Ia juga mengatakan penayangan kuis pada tengah malam juga bukan sebagai solusi.
“Kami sebatas memberikan nasehat namun yang berkepentingan menghentikan dan menindak penayangan kuis berhadiah tersebut adalah KPI,” kata Zaini.
Zaini Naim meminta KPI segera menidak stasiun televisi yang menayangkan kusi berhadiah tersebut. Ia berpendapat diminta ataupun tidak, jika sebuah tayangan yang dinilai dapat merusak moral, KPI seharusnya langsung bertindak. Minimal memberikan teguran tetapi jika tetap melanggar stasiun televisi tersebut harus diberi sanksi tegas.
Kuis berhadiah yang ditayangkan beberapa stasiun televisi, tidak memberi dampak positif bagi masyarakat tetapi justru sebaliknya. Terlebih pembawa acara kuis tersebut berpakaian seronok sehingga hal itu tidak mencerminkan budaya bangsa tetapi justru merusak moral.
“Dua aspek yang mendasari penayangan kusi berhadiah tersebut harus dihentikan yakni adanya unsur judi dan pornoaksi,” kata Zaini.
Selain tayangan kuis berhadiah, ia mengungkapkan banyak siaran televisi mengabaikan norma agama.
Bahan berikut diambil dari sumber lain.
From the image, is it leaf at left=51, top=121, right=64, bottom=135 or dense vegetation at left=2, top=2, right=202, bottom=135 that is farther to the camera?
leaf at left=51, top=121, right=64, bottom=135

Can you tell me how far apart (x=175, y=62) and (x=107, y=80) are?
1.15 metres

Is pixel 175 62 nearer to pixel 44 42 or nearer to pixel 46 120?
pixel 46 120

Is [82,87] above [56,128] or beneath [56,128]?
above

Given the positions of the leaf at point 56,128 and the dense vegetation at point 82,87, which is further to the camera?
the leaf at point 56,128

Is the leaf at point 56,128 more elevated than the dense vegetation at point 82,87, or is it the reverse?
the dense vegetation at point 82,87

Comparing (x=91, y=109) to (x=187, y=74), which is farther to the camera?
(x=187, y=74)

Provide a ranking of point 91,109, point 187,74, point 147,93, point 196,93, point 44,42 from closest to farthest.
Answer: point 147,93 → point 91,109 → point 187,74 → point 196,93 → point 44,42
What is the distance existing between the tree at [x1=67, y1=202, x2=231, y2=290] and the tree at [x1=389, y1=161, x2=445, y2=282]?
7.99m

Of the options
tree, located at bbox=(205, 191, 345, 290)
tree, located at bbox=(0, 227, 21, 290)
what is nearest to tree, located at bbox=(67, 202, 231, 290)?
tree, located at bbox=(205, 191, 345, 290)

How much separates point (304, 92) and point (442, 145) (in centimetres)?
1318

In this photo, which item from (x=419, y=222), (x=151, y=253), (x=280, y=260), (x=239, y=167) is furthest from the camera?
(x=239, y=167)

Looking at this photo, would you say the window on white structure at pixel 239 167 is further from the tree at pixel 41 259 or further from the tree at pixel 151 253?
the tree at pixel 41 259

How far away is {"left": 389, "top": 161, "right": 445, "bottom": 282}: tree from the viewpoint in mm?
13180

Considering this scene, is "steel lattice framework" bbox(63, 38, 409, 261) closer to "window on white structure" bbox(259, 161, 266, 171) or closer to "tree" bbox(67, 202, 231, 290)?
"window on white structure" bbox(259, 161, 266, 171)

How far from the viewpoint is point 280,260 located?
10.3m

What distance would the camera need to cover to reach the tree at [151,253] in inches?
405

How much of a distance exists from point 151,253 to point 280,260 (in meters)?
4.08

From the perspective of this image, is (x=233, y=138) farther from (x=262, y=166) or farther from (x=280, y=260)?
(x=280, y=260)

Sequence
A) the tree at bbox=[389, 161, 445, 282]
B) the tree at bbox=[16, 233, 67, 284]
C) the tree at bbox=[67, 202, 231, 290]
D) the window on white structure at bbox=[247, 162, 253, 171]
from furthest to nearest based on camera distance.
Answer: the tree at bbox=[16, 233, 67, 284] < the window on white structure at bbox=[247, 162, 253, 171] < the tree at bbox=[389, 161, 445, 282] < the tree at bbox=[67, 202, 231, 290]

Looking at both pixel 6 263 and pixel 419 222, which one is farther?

Padahal seharusnya tayangan televisi menjadi media yang dapat mencerdaskan dan memperbaiki moral generasi muda.
Lebih lanjut ia menyesalkan tayangan-tayangan yang memperlihatkan aksi kekerasan dan perkataan tidak sopan serta pornoaksi seperti halnya sinetron dan film-film Indonesia yang kini mulai bermunculan.
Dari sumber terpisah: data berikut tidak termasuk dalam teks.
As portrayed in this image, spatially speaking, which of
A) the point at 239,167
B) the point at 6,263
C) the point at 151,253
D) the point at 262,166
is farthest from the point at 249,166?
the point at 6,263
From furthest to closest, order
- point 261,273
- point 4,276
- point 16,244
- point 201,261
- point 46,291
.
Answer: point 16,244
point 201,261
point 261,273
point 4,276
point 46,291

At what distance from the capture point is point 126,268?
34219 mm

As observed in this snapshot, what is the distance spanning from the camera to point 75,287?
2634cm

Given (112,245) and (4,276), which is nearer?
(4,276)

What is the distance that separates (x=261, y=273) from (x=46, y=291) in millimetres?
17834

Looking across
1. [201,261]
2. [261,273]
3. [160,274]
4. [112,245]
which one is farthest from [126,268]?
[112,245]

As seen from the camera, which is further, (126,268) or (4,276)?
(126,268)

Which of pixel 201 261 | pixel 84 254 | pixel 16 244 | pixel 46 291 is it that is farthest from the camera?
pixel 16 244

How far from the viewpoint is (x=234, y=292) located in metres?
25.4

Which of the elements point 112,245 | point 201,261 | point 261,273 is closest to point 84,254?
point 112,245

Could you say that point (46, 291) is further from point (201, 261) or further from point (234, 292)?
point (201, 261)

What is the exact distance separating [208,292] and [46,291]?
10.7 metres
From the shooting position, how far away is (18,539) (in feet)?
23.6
“Jika terus dibiarkan hal ini tentunya akan sangat berbahaya bagi moral generasi muda,” Zaini Naim.
Terkait hal tersebut, Ketua MUI Samarinda juga meminta peran orang tua untuk membentengi anaknya dari pengaruh negatif tayangan televisi.
Sementara itu, Zaini Naim menyoroti banyaknya kegiatan yang digelar di tengah masyarakat maupun pemerintah yang juga mengarah perjudian, salah satunya kegiatan gerak jalan.
“Gerak jalan santai yang memungut biaya dari peserta kemudian menjanjikan hadiah, itu masuk dalam praktik perjudian,” katanya.
Jika hasil pemungutan dana itu dimaksudkan untuk sumbangan bagi korban bencana ataupun kegiatan sosial lainnya bukan termasuk kategori judi, sepanjang penyelenggara tidak menjanjikan hadiah kepada peserta sehingga motivasi orang yang mengikuti kegiatan tersebut hanya untuk mendapatkan hadiah, jelasnya.
hal tersebut, Zaini Naim mengungkapkan diperlukan peran ulama untuk menyampaikan pemahaman kepada masyarakat maupun pemerintah untuk menghindari kegiatan yang mengarah pada perjudian. (ans/arrahmah.com)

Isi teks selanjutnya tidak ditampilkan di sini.